The much-debated Urban Development and Housing Act of 1992 (Republic Act No. 7279) is a
piece of legislation that essentially calls for the provision for a comprehensive and continuing
urban development and housing program, and to establish the mechanism for its
implementation.
Also informally known as the Lina Law after its author, former senator Jose D. Lina, the law
mandates the local governments, with the support of the national government, to undertake
urban development and renewal, paying attention to underprivileged and homeless citizens. It
also sets the guidelines and the procedures in the eviction of informal settlers and demolition of
their dwellings.
The law, unfortunately, is one of the most misunderstood. Certain media practitioners have
wrongly interpreted or commented on it, contributing to its misunderstanding. National and local
government officials have failed to understand its philosophy, and at certain times intentionally
twisted the law to suit the interests of informal settlers, professional squatters, and syndicates.
But whatever are the reasons for the misconceptions, the ultimate result is the government’s
failure to spur an inclusive and comprehensive urban development and renewal, one that
addresses the needs of the homeless poor as stipulated by our Constitution. These
misconceptions have indirectly led to the all-too-familiar clashes between informal settlers and
the police whenever demolition of informal settlements is carried out.
Below are some of the most common misconceptions about R.A. 7279:

1. That under the 1987 Philippine Constitution, informal settlers shall own the land after squatting on it
for more than 10 years.
This is not at all true and has no basis in the law.

2. That private landowners are legally required to pay informal settlers “disturbance compensation” prior
to eviction.
Private landowners are neither legally required to pay informal settlers any form of
compensation nor are they required to oversee the informal settlers’ relocation.
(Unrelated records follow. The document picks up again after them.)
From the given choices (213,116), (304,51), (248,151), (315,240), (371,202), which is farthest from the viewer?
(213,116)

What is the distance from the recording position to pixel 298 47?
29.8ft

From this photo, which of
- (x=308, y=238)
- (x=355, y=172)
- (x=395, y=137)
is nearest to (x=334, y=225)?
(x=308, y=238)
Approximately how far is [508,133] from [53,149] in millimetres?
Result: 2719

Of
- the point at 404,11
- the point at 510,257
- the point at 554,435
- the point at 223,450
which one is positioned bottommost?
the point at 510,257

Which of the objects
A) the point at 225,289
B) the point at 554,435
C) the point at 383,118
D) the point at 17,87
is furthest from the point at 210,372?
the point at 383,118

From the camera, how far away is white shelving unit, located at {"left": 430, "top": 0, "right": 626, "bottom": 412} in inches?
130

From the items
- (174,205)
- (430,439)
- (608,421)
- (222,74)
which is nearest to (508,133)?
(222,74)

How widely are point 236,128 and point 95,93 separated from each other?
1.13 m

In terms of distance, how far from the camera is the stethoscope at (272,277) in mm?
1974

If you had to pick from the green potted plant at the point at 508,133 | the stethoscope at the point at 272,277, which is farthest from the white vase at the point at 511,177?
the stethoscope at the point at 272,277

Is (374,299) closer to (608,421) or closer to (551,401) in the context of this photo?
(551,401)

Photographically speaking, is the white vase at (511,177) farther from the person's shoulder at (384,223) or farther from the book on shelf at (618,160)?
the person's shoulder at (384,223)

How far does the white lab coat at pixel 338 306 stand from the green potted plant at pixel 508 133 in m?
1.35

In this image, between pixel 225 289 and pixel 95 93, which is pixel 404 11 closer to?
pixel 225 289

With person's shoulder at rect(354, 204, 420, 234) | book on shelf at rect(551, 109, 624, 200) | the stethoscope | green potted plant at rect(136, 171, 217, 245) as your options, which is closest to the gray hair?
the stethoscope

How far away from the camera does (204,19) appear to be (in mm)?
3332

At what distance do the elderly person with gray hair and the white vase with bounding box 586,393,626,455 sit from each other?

However, there
is nothing wrong if private landowners voluntarily give some financial assistance to the squatters
on their land when they are evicted and their dwellings demolished.

3. That the consent of the squatters or informal settlers is needed with regards their relocation site.
The law requires that the government must consult with the squatters on their eviction and
relocation, but consultation does not mean consent. It is still the government that finally decides
where the relocation site shall be, but the government must exhaust all alternatives to relocate
informal settlers near their job sites before moving them out.

4. That socialized housing always includes a house and lot.


Socialized housing could be in the form of lot only, or house only, as in the case of medium- or
high-rise building, and not necessarily house and lot. However, I suggest that the law be
amended to expand the meaning of socialized housing to include house and lot in case of row,
duplex, or single detached houses.

5. That the government has to provide free housing to the squatters or that squatters are entitled, as a
matter of right, to free housing.
This has no basis under the Constitution or R.A. 7279. There is no country yet that provides free
housing to its citizens.
Misconceptions also abound over what defines a professional squatter. The law qualifies
squatters as “professional” if they:
have sufficient income for legitimate housing, have previously been awarded home lots
or housing units by the government but who sold, leased, or transferred the same to
other parties to settle illegally in the same place or in another urban area, and [are] non-
bona fide occupants and intruders of lands reserved for socialized housing.”
While misconceptions over provisions and intent of the law apparently contributed to the
continued failure to abate squatting, let it not be said that R.A. 7279 caused the proliferation of
illegal settlers. To say so would be the greatest misconception.